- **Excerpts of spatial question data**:

::::

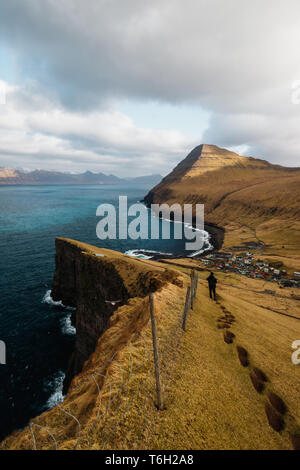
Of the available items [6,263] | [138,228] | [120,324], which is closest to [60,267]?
[6,263]

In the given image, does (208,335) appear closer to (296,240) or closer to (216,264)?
(216,264)

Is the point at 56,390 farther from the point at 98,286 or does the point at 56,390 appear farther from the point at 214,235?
the point at 214,235

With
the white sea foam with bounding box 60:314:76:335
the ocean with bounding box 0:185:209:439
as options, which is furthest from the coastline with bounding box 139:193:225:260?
the white sea foam with bounding box 60:314:76:335

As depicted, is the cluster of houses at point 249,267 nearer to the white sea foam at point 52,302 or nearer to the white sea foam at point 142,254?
the white sea foam at point 142,254

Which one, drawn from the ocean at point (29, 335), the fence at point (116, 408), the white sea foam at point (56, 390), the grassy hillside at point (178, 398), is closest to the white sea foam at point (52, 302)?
the ocean at point (29, 335)

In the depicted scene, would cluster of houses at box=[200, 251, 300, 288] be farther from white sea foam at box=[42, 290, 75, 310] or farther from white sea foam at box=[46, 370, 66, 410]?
white sea foam at box=[46, 370, 66, 410]

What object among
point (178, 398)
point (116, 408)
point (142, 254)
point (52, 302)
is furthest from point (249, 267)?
point (116, 408)
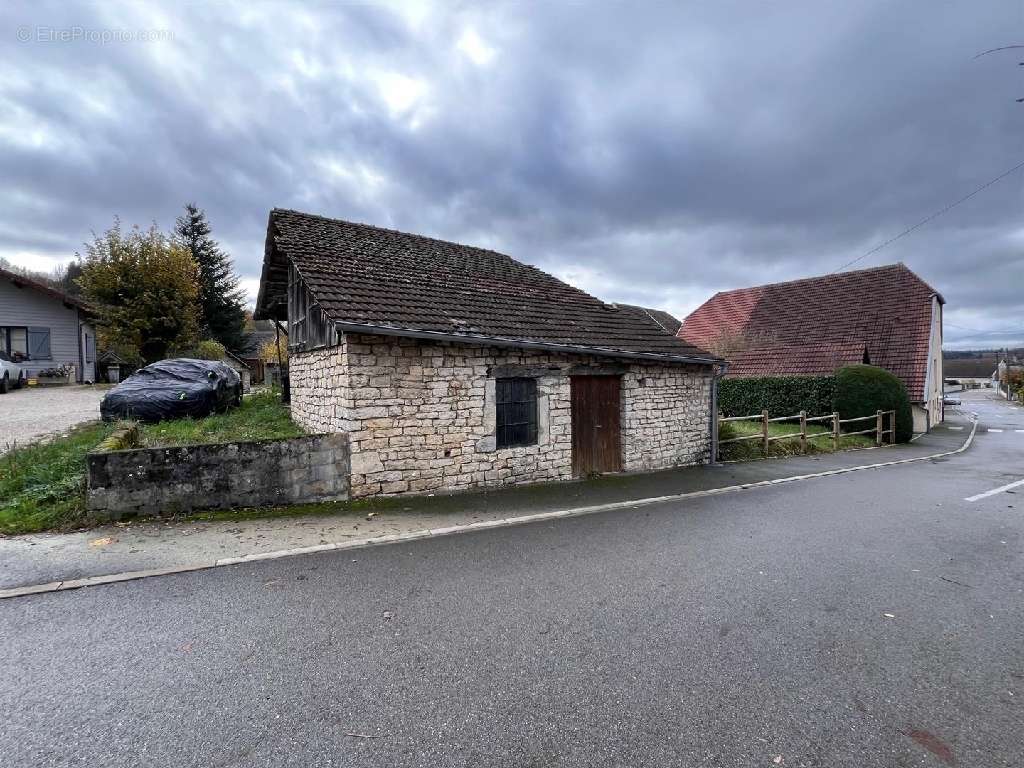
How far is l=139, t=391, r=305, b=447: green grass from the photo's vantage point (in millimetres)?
8789

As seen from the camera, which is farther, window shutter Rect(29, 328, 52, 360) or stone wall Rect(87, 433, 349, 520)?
window shutter Rect(29, 328, 52, 360)

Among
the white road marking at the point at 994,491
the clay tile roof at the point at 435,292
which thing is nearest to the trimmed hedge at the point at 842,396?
the white road marking at the point at 994,491

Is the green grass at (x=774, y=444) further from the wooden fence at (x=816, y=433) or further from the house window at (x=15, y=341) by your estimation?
the house window at (x=15, y=341)

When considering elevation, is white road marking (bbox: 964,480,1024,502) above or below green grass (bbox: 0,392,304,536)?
below

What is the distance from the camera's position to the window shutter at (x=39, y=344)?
929 inches

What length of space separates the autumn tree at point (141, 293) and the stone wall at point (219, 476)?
18733mm

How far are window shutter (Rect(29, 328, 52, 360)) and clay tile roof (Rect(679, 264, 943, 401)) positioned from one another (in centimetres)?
3218

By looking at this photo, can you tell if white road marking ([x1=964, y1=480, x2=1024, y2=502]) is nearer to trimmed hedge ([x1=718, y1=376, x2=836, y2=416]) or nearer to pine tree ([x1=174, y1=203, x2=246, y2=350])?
trimmed hedge ([x1=718, y1=376, x2=836, y2=416])

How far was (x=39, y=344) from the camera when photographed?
933 inches

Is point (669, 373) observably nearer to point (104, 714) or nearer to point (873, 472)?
point (873, 472)

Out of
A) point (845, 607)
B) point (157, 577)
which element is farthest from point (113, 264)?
point (845, 607)

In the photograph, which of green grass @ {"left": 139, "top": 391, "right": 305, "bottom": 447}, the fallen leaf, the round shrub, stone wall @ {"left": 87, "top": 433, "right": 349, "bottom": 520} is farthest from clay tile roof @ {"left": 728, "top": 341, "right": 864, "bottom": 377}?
the fallen leaf

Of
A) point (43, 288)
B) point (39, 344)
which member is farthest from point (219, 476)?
point (43, 288)

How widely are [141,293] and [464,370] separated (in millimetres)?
20339
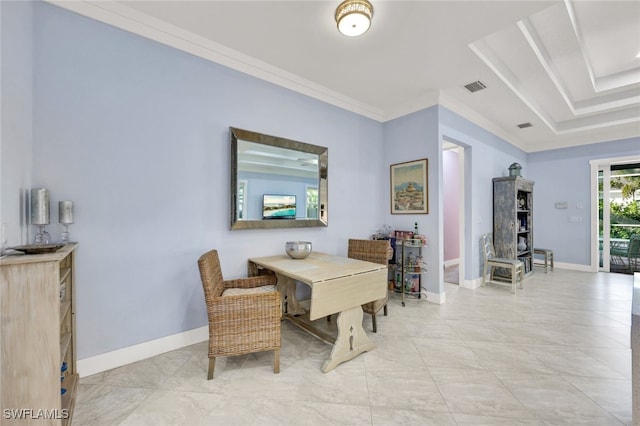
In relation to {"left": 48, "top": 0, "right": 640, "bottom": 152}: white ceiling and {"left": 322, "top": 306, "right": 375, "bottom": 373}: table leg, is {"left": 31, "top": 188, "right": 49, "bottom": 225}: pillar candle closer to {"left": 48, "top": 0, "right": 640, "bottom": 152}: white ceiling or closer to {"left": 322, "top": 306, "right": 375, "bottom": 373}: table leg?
{"left": 48, "top": 0, "right": 640, "bottom": 152}: white ceiling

::::

Rewrite every line of the listing above as a numbered list, skipping the blank lines and omitting the pictures.

- **TASK RESPONSE**:
1. Of the available items [6,263] | [138,228] | [120,324], which is closest to [60,267]?
2. [6,263]
3. In the given image, does (208,335) appear closer to (296,240) or closer to (216,264)?
4. (216,264)
5. Is the point at 56,390 farther from the point at 98,286 or does the point at 56,390 appear farther from the point at 214,235?
6. the point at 214,235
7. With
8. the white sea foam with bounding box 60:314:76:335
9. the ocean with bounding box 0:185:209:439
10. as options, which is furthest from the coastline with bounding box 139:193:225:260?
11. the white sea foam with bounding box 60:314:76:335
12. As depicted, is the cluster of houses at point 249,267 nearer to the white sea foam at point 52,302 or nearer to the white sea foam at point 142,254?
13. the white sea foam at point 142,254
14. Which one, drawn from the ocean at point (29, 335), the fence at point (116, 408), the white sea foam at point (56, 390), the grassy hillside at point (178, 398), is closest to the white sea foam at point (52, 302)?
15. the ocean at point (29, 335)
16. In the depicted scene, would cluster of houses at box=[200, 251, 300, 288] be farther from white sea foam at box=[42, 290, 75, 310] or farther from white sea foam at box=[46, 370, 66, 410]?
17. white sea foam at box=[46, 370, 66, 410]
18. What object among
19. point (178, 398)
20. point (116, 408)
21. point (142, 254)
22. point (52, 302)
23. is furthest from point (249, 267)?
24. point (116, 408)
25. How far is l=139, t=391, r=305, b=447: green grass from the photo's vantage point (in millimetres)?
26. 8789
27. As seen from the camera, which is farther, window shutter Rect(29, 328, 52, 360) or stone wall Rect(87, 433, 349, 520)?
28. window shutter Rect(29, 328, 52, 360)
29. Among
30. the white road marking at the point at 994,491
31. the clay tile roof at the point at 435,292
32. which thing is nearest to the trimmed hedge at the point at 842,396?
33. the white road marking at the point at 994,491
34. Is the green grass at (x=774, y=444) further from the wooden fence at (x=816, y=433) or further from the house window at (x=15, y=341) by your estimation?
35. the house window at (x=15, y=341)
36. When considering elevation, is white road marking (bbox: 964,480,1024,502) above or below green grass (bbox: 0,392,304,536)?
37. below
38. What is the distance from the camera's position to the window shutter at (x=39, y=344)?
39. 929 inches
40. What length of space separates the autumn tree at point (141, 293) and the stone wall at point (219, 476)?
41. 18733mm
42. How far are window shutter (Rect(29, 328, 52, 360)) and clay tile roof (Rect(679, 264, 943, 401)) positioned from one another (in centimetres)?
43. 3218
44. By looking at this photo, can you tell if white road marking ([x1=964, y1=480, x2=1024, y2=502]) is nearer to trimmed hedge ([x1=718, y1=376, x2=836, y2=416]) or nearer to pine tree ([x1=174, y1=203, x2=246, y2=350])?
45. trimmed hedge ([x1=718, y1=376, x2=836, y2=416])
46. How far was (x=39, y=344) from the camera when photographed?
47. 933 inches
48. Is point (669, 373) observably nearer to point (104, 714) or nearer to point (873, 472)?
49. point (873, 472)
50. Out of
51. A) point (845, 607)
52. B) point (157, 577)
53. which element is farthest from point (113, 264)?
54. point (845, 607)
55. In the photograph, which of green grass @ {"left": 139, "top": 391, "right": 305, "bottom": 447}, the fallen leaf, the round shrub, stone wall @ {"left": 87, "top": 433, "right": 349, "bottom": 520} is farthest from clay tile roof @ {"left": 728, "top": 341, "right": 864, "bottom": 377}?
56. the fallen leaf
57. Of
58. A) point (43, 288)
59. B) point (39, 344)
60. which member is farthest from point (219, 476)?
61. point (43, 288)
62. How widely are [141,293] and [464,370] separated (in millimetres)?
63. 20339
64. In relation to {"left": 48, "top": 0, "right": 640, "bottom": 152}: white ceiling and {"left": 322, "top": 306, "right": 375, "bottom": 373}: table leg, is {"left": 31, "top": 188, "right": 49, "bottom": 225}: pillar candle closer to {"left": 48, "top": 0, "right": 640, "bottom": 152}: white ceiling or closer to {"left": 322, "top": 306, "right": 375, "bottom": 373}: table leg?
65. {"left": 48, "top": 0, "right": 640, "bottom": 152}: white ceiling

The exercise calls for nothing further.